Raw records

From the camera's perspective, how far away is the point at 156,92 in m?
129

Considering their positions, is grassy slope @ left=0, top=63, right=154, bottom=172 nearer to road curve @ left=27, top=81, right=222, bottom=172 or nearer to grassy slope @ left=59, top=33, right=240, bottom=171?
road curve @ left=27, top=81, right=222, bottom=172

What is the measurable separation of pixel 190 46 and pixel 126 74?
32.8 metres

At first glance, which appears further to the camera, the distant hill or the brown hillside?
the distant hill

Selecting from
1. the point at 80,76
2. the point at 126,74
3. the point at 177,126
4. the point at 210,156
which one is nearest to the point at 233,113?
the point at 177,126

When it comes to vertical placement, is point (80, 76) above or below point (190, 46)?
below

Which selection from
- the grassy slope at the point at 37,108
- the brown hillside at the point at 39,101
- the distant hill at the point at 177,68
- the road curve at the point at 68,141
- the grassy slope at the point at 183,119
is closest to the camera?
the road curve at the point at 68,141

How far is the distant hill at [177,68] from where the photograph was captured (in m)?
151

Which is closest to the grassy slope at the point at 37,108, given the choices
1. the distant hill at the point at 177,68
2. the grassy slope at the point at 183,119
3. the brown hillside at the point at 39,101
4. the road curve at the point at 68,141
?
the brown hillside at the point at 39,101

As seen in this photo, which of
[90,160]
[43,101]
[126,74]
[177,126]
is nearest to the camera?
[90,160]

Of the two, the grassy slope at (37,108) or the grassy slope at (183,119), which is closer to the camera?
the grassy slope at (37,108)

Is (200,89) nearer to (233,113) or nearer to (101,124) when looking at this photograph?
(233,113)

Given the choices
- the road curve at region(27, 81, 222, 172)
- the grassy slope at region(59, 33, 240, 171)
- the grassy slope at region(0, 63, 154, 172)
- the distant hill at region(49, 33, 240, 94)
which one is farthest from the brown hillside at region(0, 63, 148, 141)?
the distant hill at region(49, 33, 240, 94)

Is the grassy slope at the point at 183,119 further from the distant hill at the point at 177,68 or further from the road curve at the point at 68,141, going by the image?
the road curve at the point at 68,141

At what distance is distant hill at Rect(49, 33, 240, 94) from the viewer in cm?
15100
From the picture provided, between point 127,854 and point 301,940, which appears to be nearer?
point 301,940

TASK BRIEF: Extract every item above, copying each line word for word with nothing changed.

TASK SOLUTION:
From the camera's perspective, how far away is the point at 156,92 in m?
129

Considering their positions, is grassy slope @ left=0, top=63, right=154, bottom=172 nearer to road curve @ left=27, top=81, right=222, bottom=172 or nearer to grassy slope @ left=59, top=33, right=240, bottom=171?
road curve @ left=27, top=81, right=222, bottom=172

What is the measurable separation of pixel 190 46 and pixel 126 74?
32.8 metres

At first glance, which appears further to the camera, the distant hill or the brown hillside?
the distant hill

Selecting from
1. the point at 80,76
2. the point at 126,74
3. the point at 177,126
4. the point at 210,156
which one is nearest to the point at 233,113?
the point at 177,126

When it comes to vertical placement, is point (80, 76) above or below point (190, 46)?
below

Which selection from
- the grassy slope at the point at 37,108
- the brown hillside at the point at 39,101
- the distant hill at the point at 177,68
- the road curve at the point at 68,141
- the grassy slope at the point at 183,119
is closest to the camera?
the road curve at the point at 68,141

How far is the distant hill at [177,68] from where the photograph was captured (in m)?
151

Which is closest to the grassy slope at the point at 37,108, given the choices
1. the distant hill at the point at 177,68
2. the grassy slope at the point at 183,119
3. the brown hillside at the point at 39,101
4. the road curve at the point at 68,141
?
the brown hillside at the point at 39,101

As seen in this photo, which of
[90,160]
[43,101]
[126,74]
[177,126]
is nearest to the camera?
[90,160]

Of the two, the grassy slope at (37,108) or the grassy slope at (183,119), which is closer to the camera?
the grassy slope at (37,108)

Is (200,89) nearer to (233,113) or nearer to (101,124) when looking at this photograph?
(233,113)

Given the choices
- the road curve at region(27, 81, 222, 172)
- the grassy slope at region(59, 33, 240, 171)
- the grassy slope at region(0, 63, 154, 172)
- the distant hill at region(49, 33, 240, 94)
which one is farthest from the brown hillside at region(0, 63, 148, 141)?
the distant hill at region(49, 33, 240, 94)

Is the grassy slope at the point at 183,119 further from the distant hill at the point at 177,68 or further from the road curve at the point at 68,141, going by the image?
the road curve at the point at 68,141

At what distance is distant hill at Rect(49, 33, 240, 94) from the viewer in cm?
15100
From the picture provided, between point 127,854 and point 301,940, which appears to be nearer?
point 301,940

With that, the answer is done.